Last night we sat all six of them down: there's the paper; there's the pen - make your final lists! So far, no bodger. Today Insane Husband is set the task of collecting all the presents outlined, so that Santa's sack will be nice and heavy for coming down the chimney on Christmas Eve.
Guess what the must-have toy seems to be in Ireland this year? The DS; well it's actually the Wee (my name), but I'm not going there after the boys have already totalled two PS2s in the space of two years - I reckon you could possibly put the two of them together and get half way through a game -that's if it wasn't scratched to bits.
Anyway, today goes something like this - text sent from IH at 13:40: no ds left, aggh!
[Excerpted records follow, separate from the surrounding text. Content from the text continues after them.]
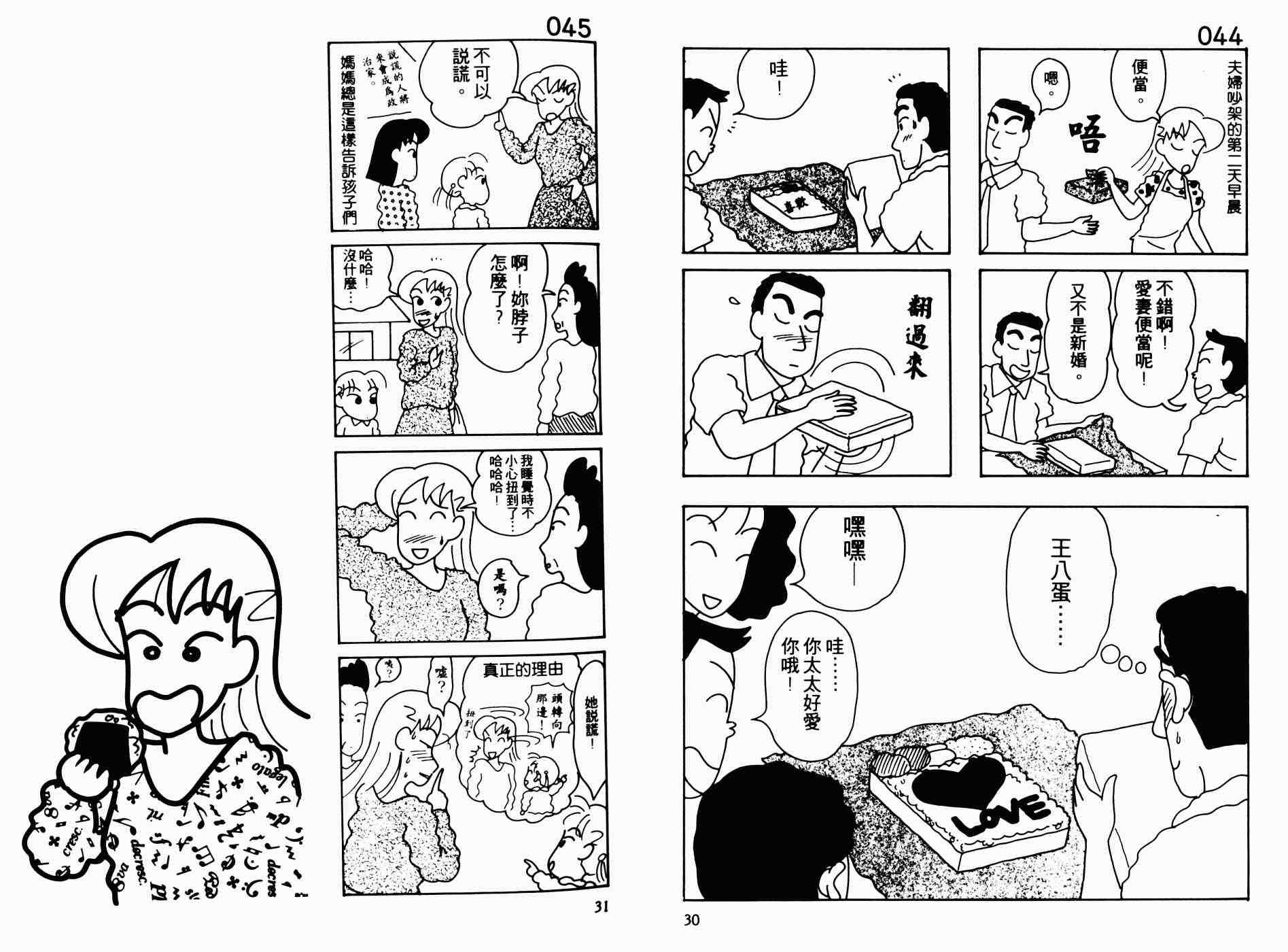 《秀逗妈妈月美》漫画 秀逗妈妈02卷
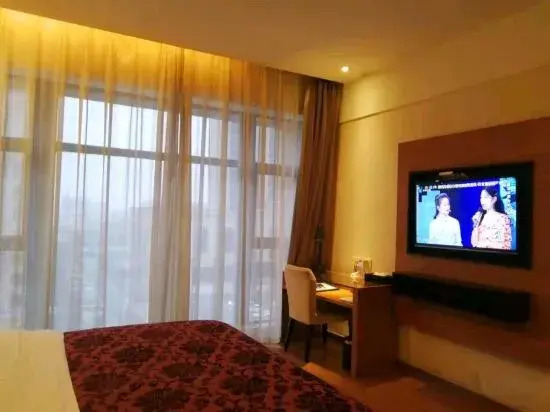 Rayking International Hotel (Binhai Sports Centre Store)
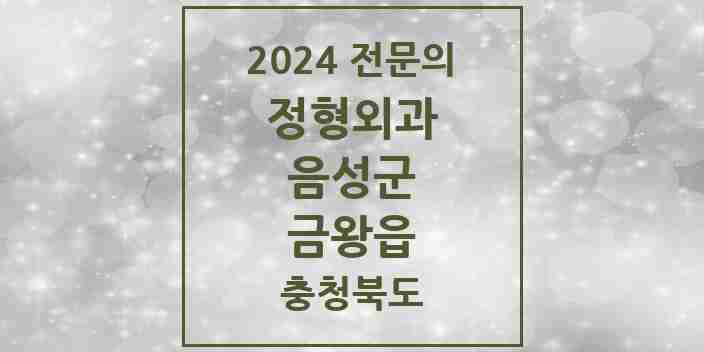 2024 금왕읍 정형외과 전문의 의원·병원 모음 3곳 | 충청북도 음성군 추천 리스트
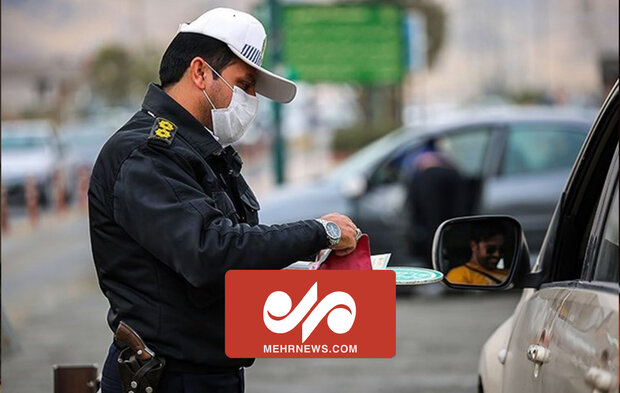 توضیحات پلیس راهور در خصوص جریمه خودروهای شیشه دودی
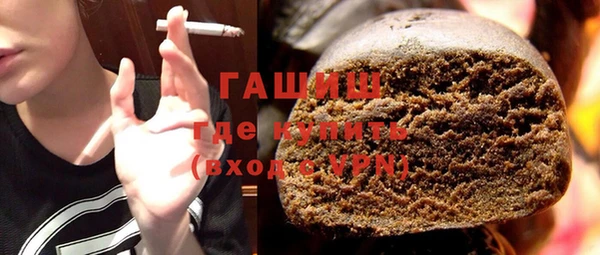 мяу мяу кристалл Богородицк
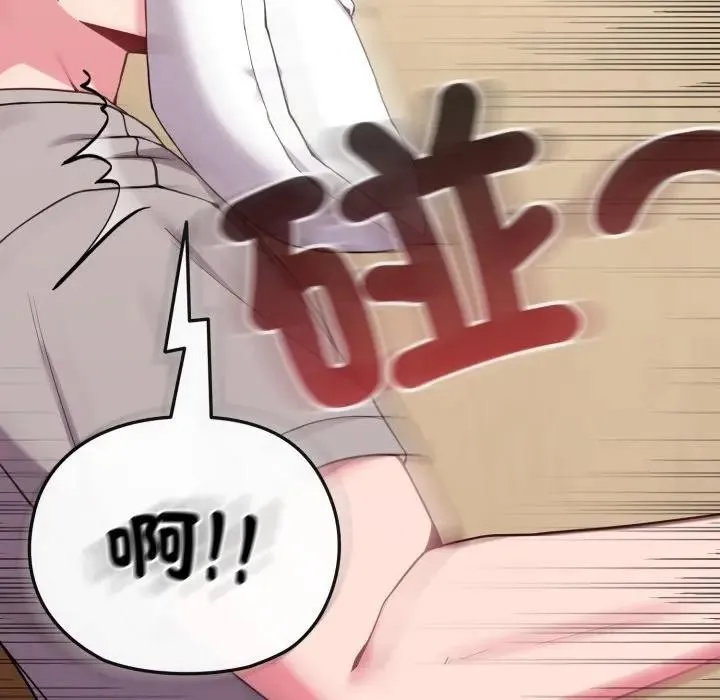 恋上年上的她 第29话 第145页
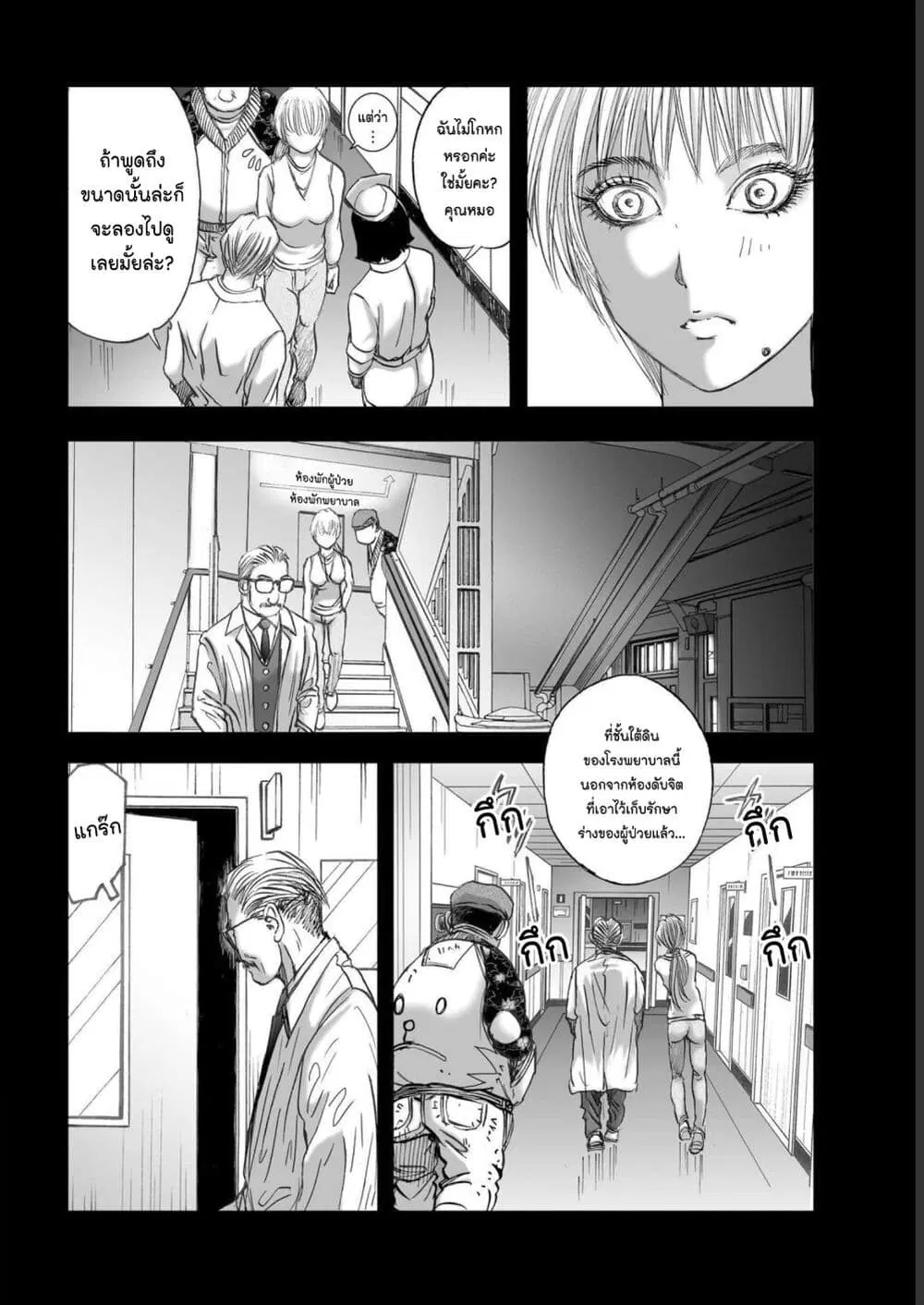 Mura Matsuri ตอนที่ 19.09 — page 12 of 21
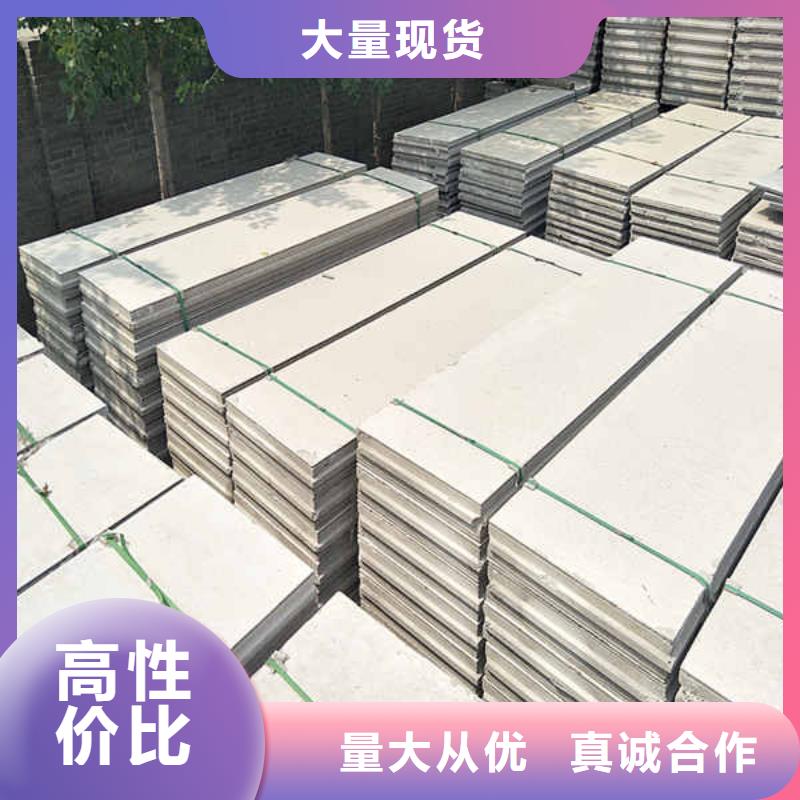轻质隔墙板,龙骨防火板有口皆碑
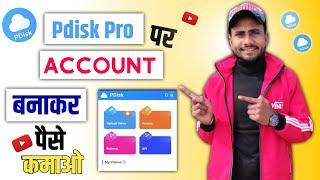 Pdisk par account kaise banaye 2023 | Pdisk link converter bot | pdisk is back | Parmod Sangoha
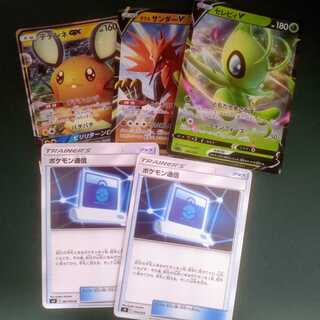 つくね様専用 ポケモン通信等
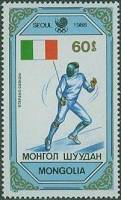 (1989-055) Марка Монголия "С. Чериони, Италия"    Золотые призёры летних ОИ 1988 в Сеуле III Θ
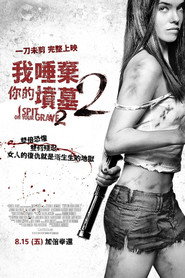 我唾弃你的坟墓2
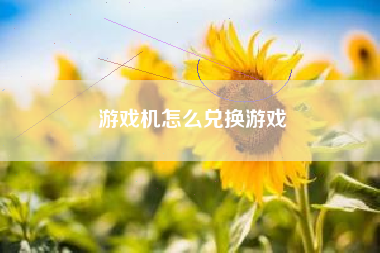 游戏机怎么兑换游戏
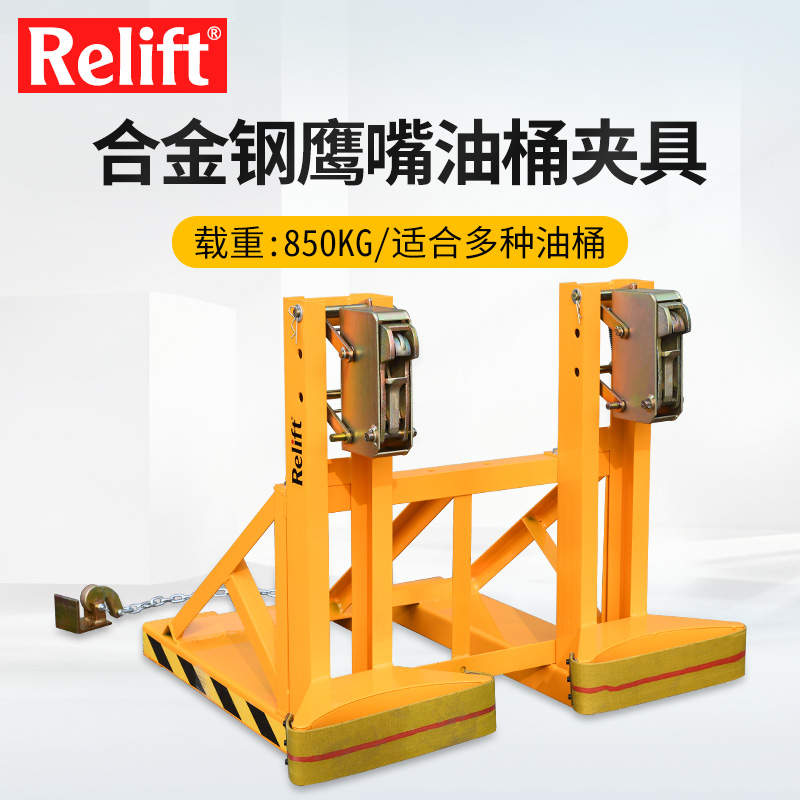 relift鹰嘴油桶夹具油桶卸桶夹重型叉车抓桶器铁桶塑料桶抱桶夹具8
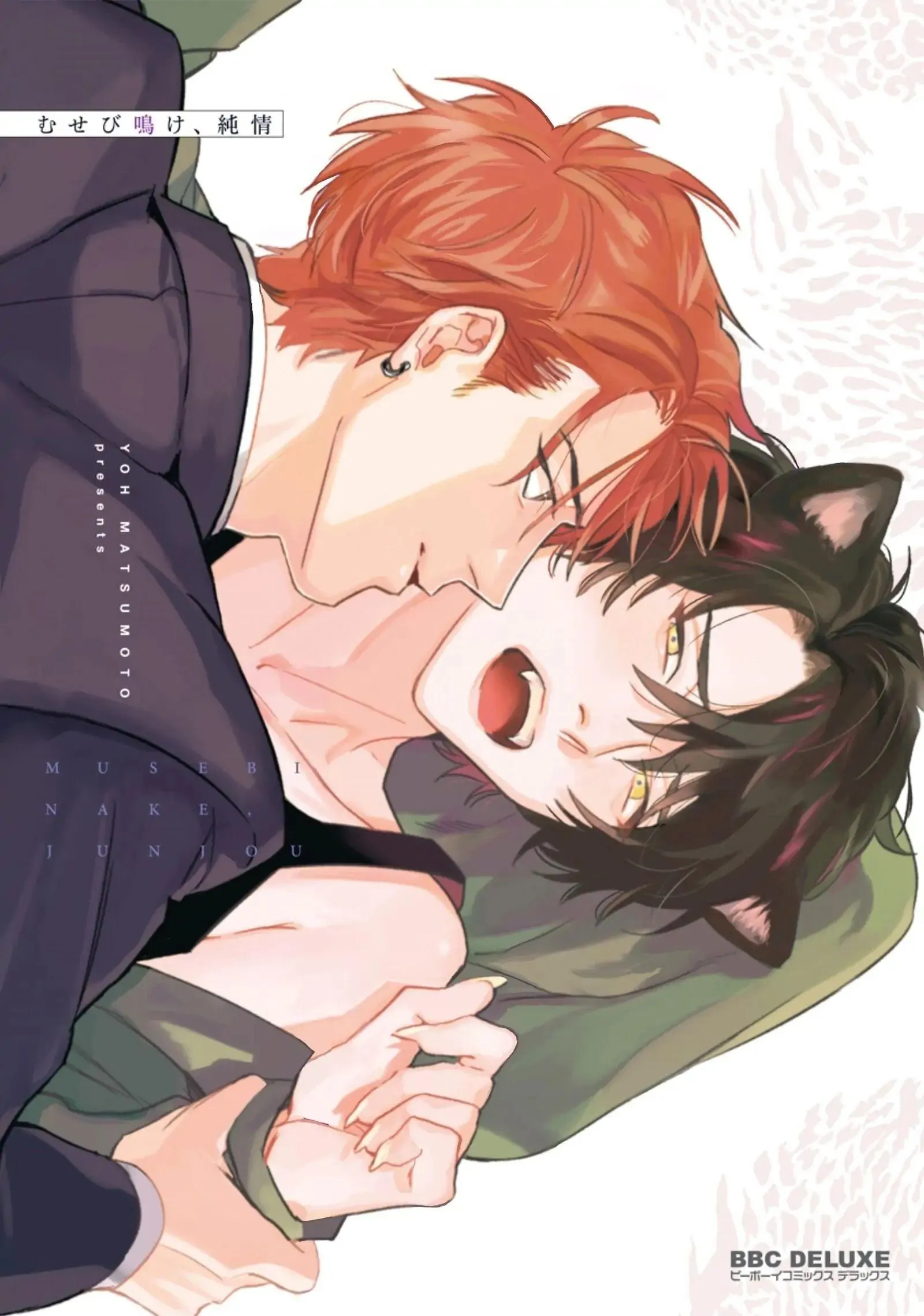 Musebi Nake, Junjouu Chapter 1 Trang 35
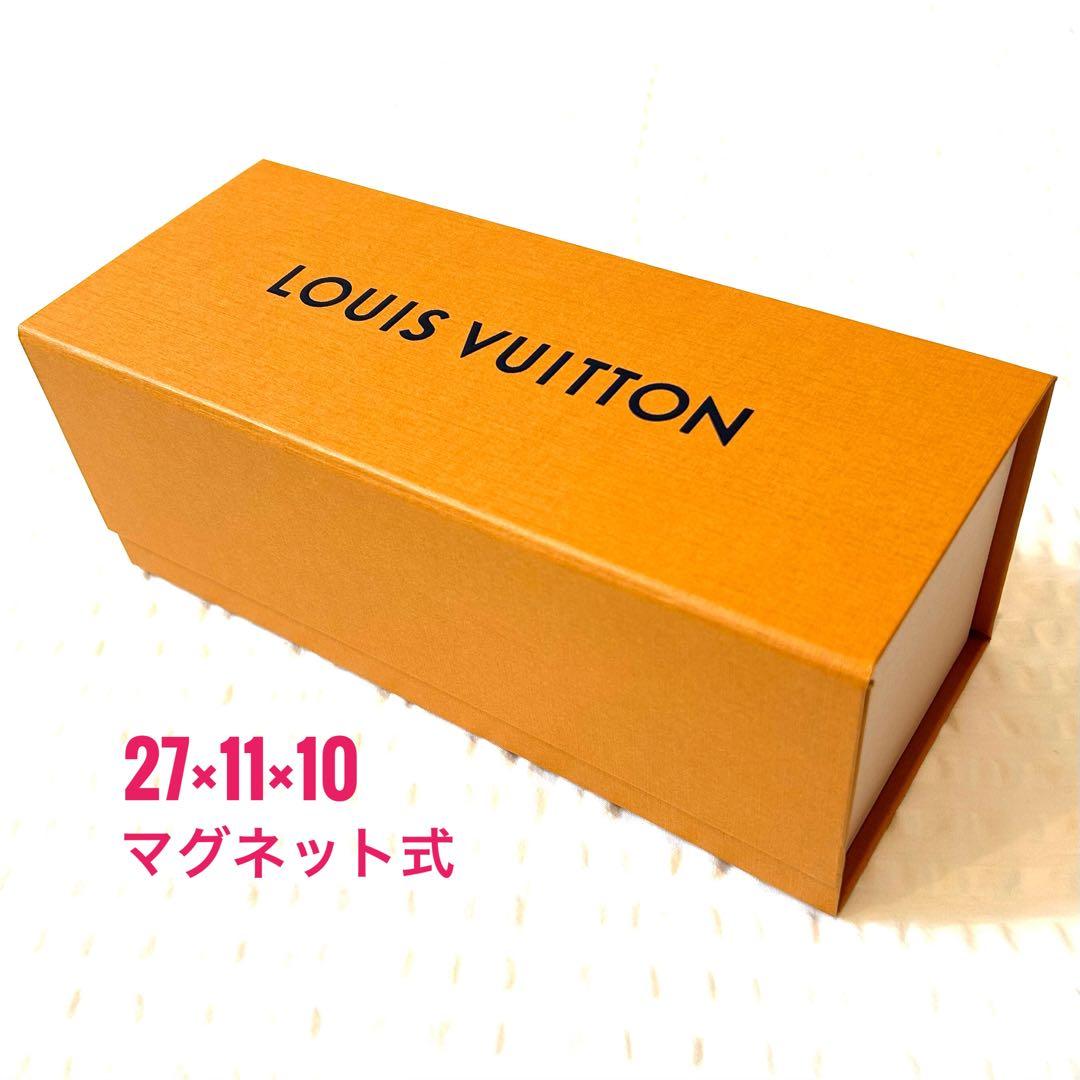 【新品同様多数】現行品 限定品 20点 ルイヴィトン ギフトボックス 保存袋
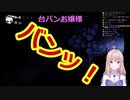【ソ・ナギ】眠たいナギお嬢様が放つ最強の「台パン」【にじさんじKR】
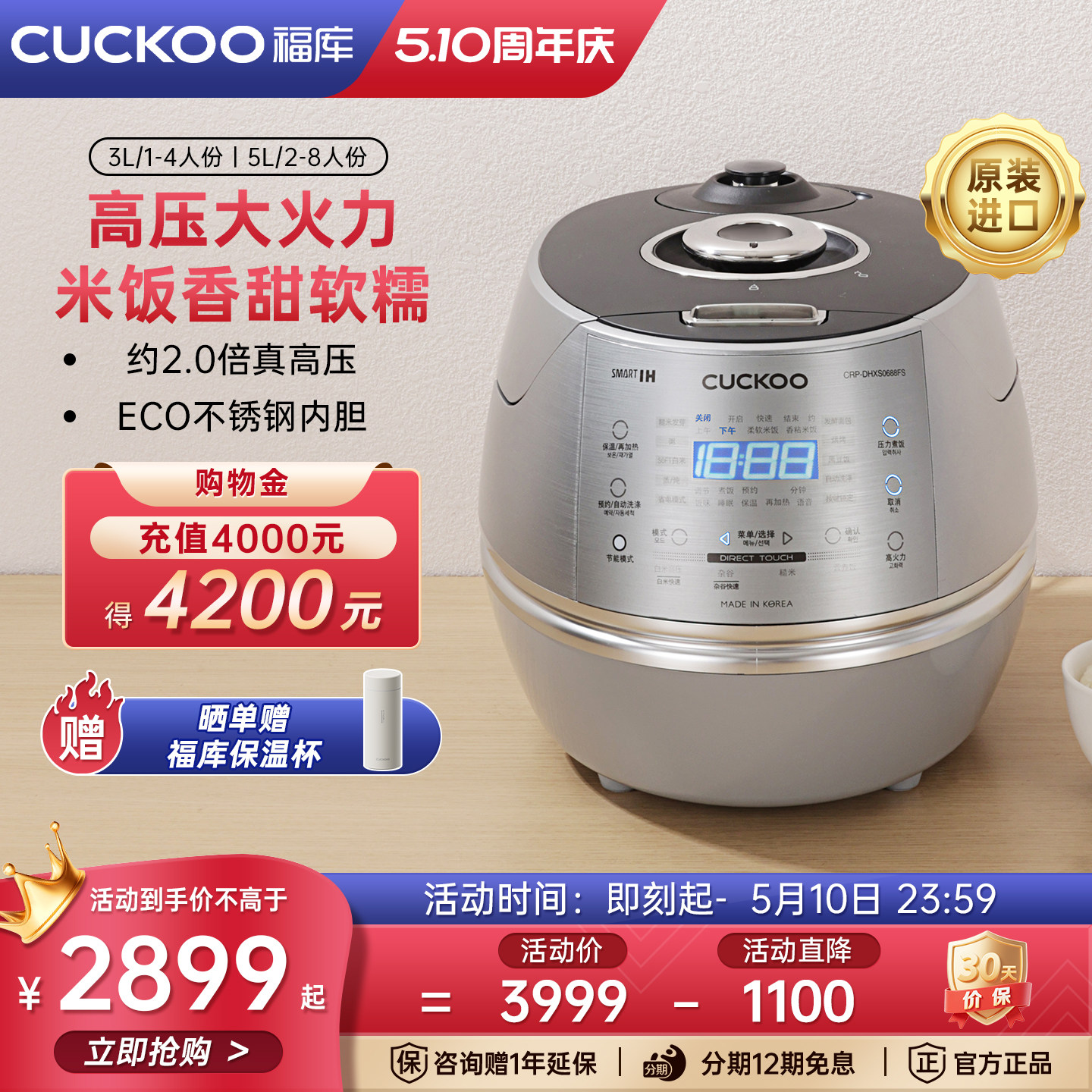 CUCKOO福库韩国进口IH高压力电饭锅智能多功能家用煮饭电饭煲正品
Received at 17:10, when I'm just about to get the train home from college in Belfast. So, I think, okay, I'm in a major city, I'm sure I'll get one here. Text back: no worries will sort out here.
Not so. Three big brand shops later, I get the message loud and clear - no DSs happening in this city tonight. Back to train-station with moments to spare. Cue some frantic texting to friends and relations to enquire about DS status in other towns in the north-east of southern Ireland (I know, it's confusing, how do you think we feel).
Most alternative possibilities involve queues, all at ungodly hours. God I love my children. I know what you're thinking: why didn't you get off yer bum and do this earlier. The answer has something to do with a thing that begins with m, ends with y, and doesn't grow on trees, despite what our kids think.
Now, I'm of the opinion that there are ten more days to go before the fat-red-man lands on the roof-tiles; so I'm trying to take a more relaxed approach to this pressie lark and not panic. Yet.
In the meantime, barfarama still reigns with two getting better from Winter Vomiting Bug (we have such straightforward names for things here), but two more complaining of tummy pains and fevers - dontcha just lurve being a parent!